BookmarkSubscribeRSS Feed
🔒 This topic is solved and locked. Need further help from the community? Please sign in and ask a new question.
DAppelbaum83
Fluorite | Level 6

As an alternative to PROC SQL for speed, I want to use hash tables to left join multiple tables. 

I have 4 tables - A, B, C, D. Tables B, C, and D each have their own 'key' fields that table A possesses as well. I am trying to left join B, C and D onto A on the basis of this. The below is my code, it is based on this article: https://www.lexjansen.com/nesug/nesug06/dm/da07.pdf

 

DATA COMBINED;

IF 0 THEN SET A B C D;

IF _N_ = 1 THEN DO;

 

DECLARE HASH B_(dataset: 'B');

     B_.defineKey('B_key');

     B_.defineData('B_data');

     B_.defineDone();

DECLARE HASH C_(dataset: 'C');

     C_.defineKey('C_key');

     C_.defineData('C_data');

     C_.defineDone();

DECLARE HASH C_(dataset: 'D');

     D_.defineKey('D_key');

     D_.defineData('D_data');

     D_.defineDone();

END;

 

DO UNTIL (EOF);

    SET A END = EOF

    IF B_.FIND(KEY:'A_KEY')=0

       THEN OUTPUT;

    ELSE IF C_.FIND(KEY:'A_KEY')=0

       THEN OUTPUT;

    ELSE IF D_.FIND(KEY:'A_KEY')=0

       THEN OUTPUT;

    ELSE DO; 

        CALL MISSING(OF 'B_data', 'C_data', 'D_data');

        OUTPUT;

     END;

    END;

   STOP;

RUN;

 

The trouble is at the end; the iteration through the table 'A' doesn't go the way I'd like, and it produces some strange results (like values being filled even though I wouldn't expect there to be a hash key match).

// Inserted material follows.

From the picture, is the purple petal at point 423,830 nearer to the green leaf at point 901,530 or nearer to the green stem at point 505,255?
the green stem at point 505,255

Does anyone know of the correct way to iterate through a table and match multiple hash keys to simulate a SQL left join?

 

Much appreciated.

1 ACCEPTED SOLUTION

Accepted Solutions
Patrick
Opal | Level 21

Getting sample data via a fully working SAS datastep would allow respondents to spend the time on your actual question. Done that now anyway for you - see below.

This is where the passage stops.